• _Reading text_:

MLNX_OFED_LINUX- centos 7.2

When I run on 2 nodes I get this error. Any help would be appreciated.

The InfiniBand retry count between two MPI processes has been

exceeded. “Retry count” is defined in the InfiniBand spec 1.2

(section 12.7.38):

The total number of times that the sender wishes the receiver to

retry timeout, packet sequence, etc. errors before posting a

completion error.

This error typically means that there is something awry within the

InfiniBand fabric itself. You should note the hosts on which this

error has occurred; it has been observed that rebooting or removing a

particular host from the job can sometimes resolve this issue.

Two MCA parameters can be used to control Open MPI’s behavior with

respect to the retry count:

  • btl_openib_ib_retry_count - The number of times the sender will

attempt to retry (defaulted to 7, the maximum value).

  • btl_openib_ib_timeout - The local ACK timeout parameter (defaulted

to 20). The actual timeout value used is calculated as:

4.096 microseconds * (2^btl_openib_ib_timeout)

See the InfiniBand spec 1.2 (section 12.7.34) for more details.

• _Supplied data_:
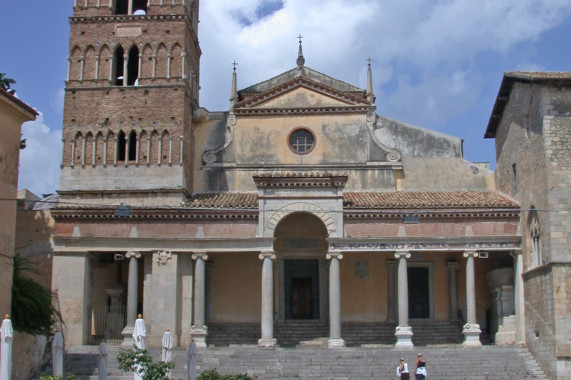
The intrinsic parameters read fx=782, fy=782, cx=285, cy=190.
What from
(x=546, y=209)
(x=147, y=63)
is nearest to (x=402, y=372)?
(x=546, y=209)

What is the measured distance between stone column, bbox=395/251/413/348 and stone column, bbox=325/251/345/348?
2222 mm

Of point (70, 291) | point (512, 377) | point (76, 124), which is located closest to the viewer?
point (512, 377)

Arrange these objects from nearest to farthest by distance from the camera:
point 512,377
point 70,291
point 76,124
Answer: point 512,377
point 70,291
point 76,124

• _Objective 1_: According to the InfiniBand error post, what is the default value of btl_openib_ib_retry_count?
• _Objective 2_: Write a continuation of the InfiniBand error post, picking up after its final sentence.

• _Task output 1_: 7, which is the maximum value.

• _Task output 2_:
Below is some information about the host that raised the error and the

peer to which it was connected:

Local host: node1

Local device: mlx5_0

Peer host: node2ib

You may need to consult with your system administrator to get this

problem fixed.

Primary job terminated normally, but 1 process returned

a non-zero exit code… Per user-direction, the job has been aborted.

forrtl: error (78): process killed (SIGTERM)

forrtl: error (78): process killed (SIGTERM)

forrtl: error (78): process killed (SIGTERM)

forrtl: error (78): process killed (SIGTERM)

forrtl: error (78): process killed (SIGTERM)

forrtl: error (78): process killed (SIGTERM)

mpirun detected that one or more processes exited with non-zero status, thus causing

the job to be terminated. The first process to do so was:

Process name: [[1590,1],4]

Exit code: 255

Hi Rasmus,

In general, retry count error when running MPI jobs may indicate of the fabric health issue.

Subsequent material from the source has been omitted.